■ Material provided:
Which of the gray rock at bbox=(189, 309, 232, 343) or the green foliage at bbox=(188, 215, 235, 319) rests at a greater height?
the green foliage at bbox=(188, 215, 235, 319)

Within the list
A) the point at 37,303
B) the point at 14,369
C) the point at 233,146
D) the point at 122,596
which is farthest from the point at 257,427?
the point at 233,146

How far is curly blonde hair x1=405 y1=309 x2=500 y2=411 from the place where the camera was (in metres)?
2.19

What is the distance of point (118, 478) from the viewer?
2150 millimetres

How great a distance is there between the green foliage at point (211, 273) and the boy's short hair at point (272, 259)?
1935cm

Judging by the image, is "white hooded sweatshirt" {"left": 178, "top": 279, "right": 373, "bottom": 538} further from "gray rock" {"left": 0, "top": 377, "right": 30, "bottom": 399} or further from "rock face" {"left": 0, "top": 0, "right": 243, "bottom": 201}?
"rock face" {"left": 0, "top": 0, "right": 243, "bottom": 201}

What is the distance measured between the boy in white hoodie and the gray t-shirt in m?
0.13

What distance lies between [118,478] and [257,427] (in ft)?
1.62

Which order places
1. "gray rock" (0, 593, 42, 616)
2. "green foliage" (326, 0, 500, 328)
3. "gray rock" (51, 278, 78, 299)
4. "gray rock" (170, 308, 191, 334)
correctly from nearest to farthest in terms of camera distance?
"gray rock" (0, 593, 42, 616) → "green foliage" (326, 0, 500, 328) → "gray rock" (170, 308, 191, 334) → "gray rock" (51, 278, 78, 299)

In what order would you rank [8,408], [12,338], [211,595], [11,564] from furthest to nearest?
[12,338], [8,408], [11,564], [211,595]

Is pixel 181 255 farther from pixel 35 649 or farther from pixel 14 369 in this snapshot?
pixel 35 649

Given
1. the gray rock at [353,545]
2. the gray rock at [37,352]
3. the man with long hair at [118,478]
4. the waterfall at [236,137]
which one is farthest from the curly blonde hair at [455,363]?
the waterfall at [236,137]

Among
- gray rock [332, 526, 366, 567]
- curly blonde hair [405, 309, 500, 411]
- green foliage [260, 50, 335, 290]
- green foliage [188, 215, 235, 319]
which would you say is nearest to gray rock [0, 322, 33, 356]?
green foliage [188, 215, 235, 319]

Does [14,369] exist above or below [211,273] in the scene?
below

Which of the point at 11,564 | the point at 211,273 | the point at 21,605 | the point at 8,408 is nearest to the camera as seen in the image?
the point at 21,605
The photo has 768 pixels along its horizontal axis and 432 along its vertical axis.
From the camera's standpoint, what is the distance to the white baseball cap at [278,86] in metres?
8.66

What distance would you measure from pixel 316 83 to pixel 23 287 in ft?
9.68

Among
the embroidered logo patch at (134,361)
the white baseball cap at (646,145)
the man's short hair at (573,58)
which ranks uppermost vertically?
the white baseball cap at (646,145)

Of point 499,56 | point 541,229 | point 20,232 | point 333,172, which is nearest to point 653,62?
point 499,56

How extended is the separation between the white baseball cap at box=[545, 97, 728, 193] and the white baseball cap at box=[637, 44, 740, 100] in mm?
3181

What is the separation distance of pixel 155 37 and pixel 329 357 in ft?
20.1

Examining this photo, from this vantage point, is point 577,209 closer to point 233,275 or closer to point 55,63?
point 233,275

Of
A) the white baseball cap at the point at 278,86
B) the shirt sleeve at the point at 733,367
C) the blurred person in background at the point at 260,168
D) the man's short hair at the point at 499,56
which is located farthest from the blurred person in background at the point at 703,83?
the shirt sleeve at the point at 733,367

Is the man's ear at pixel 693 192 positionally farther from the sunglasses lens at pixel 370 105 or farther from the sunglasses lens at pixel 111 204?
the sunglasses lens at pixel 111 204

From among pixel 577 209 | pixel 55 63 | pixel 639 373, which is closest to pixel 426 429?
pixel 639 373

■ Task objective:
Rewrite the items above with "snapshot" changed to "photograph" and everything else left as it is.

■ Expected answer:
Which of the gray rock at bbox=(189, 309, 232, 343) or the green foliage at bbox=(188, 215, 235, 319) rests at a greater height?
the green foliage at bbox=(188, 215, 235, 319)

Within the list
A) the point at 37,303
B) the point at 14,369
C) the point at 233,146
D) the point at 122,596
which is farthest from the point at 257,427?
the point at 233,146

How far is curly blonde hair x1=405 y1=309 x2=500 y2=411 from the place where the camera was (in metres)?
2.19

What is the distance of point (118, 478) from the viewer?
2150 millimetres

How great a distance is there between the green foliage at point (211, 273) and the boy's short hair at point (272, 259)?
1935cm

Judging by the image, is "white hooded sweatshirt" {"left": 178, "top": 279, "right": 373, "bottom": 538} further from "gray rock" {"left": 0, "top": 377, "right": 30, "bottom": 399} or further from "rock face" {"left": 0, "top": 0, "right": 243, "bottom": 201}?
"rock face" {"left": 0, "top": 0, "right": 243, "bottom": 201}

What is the distance measured between the boy in white hoodie and the gray t-shirt in m?
0.13

What distance lies between [118,478] and [257,427] (in ft)?
1.62

Which order places
1. "gray rock" (0, 593, 42, 616)
2. "green foliage" (326, 0, 500, 328)
3. "gray rock" (51, 278, 78, 299)
4. "gray rock" (170, 308, 191, 334)
correctly from nearest to farthest in terms of camera distance?
"gray rock" (0, 593, 42, 616) → "green foliage" (326, 0, 500, 328) → "gray rock" (170, 308, 191, 334) → "gray rock" (51, 278, 78, 299)

In what order would you rank [8,408], [12,338], [211,595], [11,564] from furthest to nearest?
[12,338], [8,408], [11,564], [211,595]

Is pixel 181 255 farther from pixel 35 649 or farther from pixel 14 369 in this photograph?
pixel 35 649

Given
1. the gray rock at [353,545]
2. the gray rock at [37,352]
3. the man with long hair at [118,478]
4. the waterfall at [236,137]
which one is farthest from the curly blonde hair at [455,363]?
the waterfall at [236,137]

Among
- gray rock [332, 526, 366, 567]
- curly blonde hair [405, 309, 500, 411]
- green foliage [260, 50, 335, 290]
- green foliage [188, 215, 235, 319]
which would you say is nearest to gray rock [0, 322, 33, 356]?
green foliage [188, 215, 235, 319]

Does [14,369] exist above or below [211,273] in the scene?
below

Which of the point at 11,564 | the point at 211,273 | the point at 21,605 | the point at 8,408 is nearest to the camera as seen in the image?
the point at 21,605
The photo has 768 pixels along its horizontal axis and 432 along its vertical axis.
From the camera's standpoint, what is the distance to the white baseball cap at [278,86] in metres?
8.66

What distance would you measure from pixel 316 83 to pixel 23 287 in ft?
9.68

Among
the embroidered logo patch at (134,361)
the white baseball cap at (646,145)
the man's short hair at (573,58)
which ranks uppermost vertically?
the white baseball cap at (646,145)

Of point 499,56 | point 541,229 | point 20,232 | point 333,172, which is nearest to point 653,62?
point 499,56

How extended is the separation between the white baseball cap at box=[545, 97, 728, 193] and the white baseball cap at box=[637, 44, 740, 100] in mm?
3181

What is the separation distance of pixel 155 37 and pixel 329 357 in ft?
20.1

Examining this photo, from this vantage point, is point 577,209 closer to point 233,275 or closer to point 55,63?
point 233,275

Of
A) the white baseball cap at the point at 278,86
B) the shirt sleeve at the point at 733,367
C) the blurred person in background at the point at 260,168
D) the man's short hair at the point at 499,56
which is located farthest from the blurred person in background at the point at 703,83?
the shirt sleeve at the point at 733,367

Is the man's ear at pixel 693 192 positionally farther from the sunglasses lens at pixel 370 105 or farther from the sunglasses lens at pixel 111 204?
the sunglasses lens at pixel 111 204

From among pixel 577 209 | pixel 55 63 | pixel 639 373, which is closest to pixel 426 429?
pixel 639 373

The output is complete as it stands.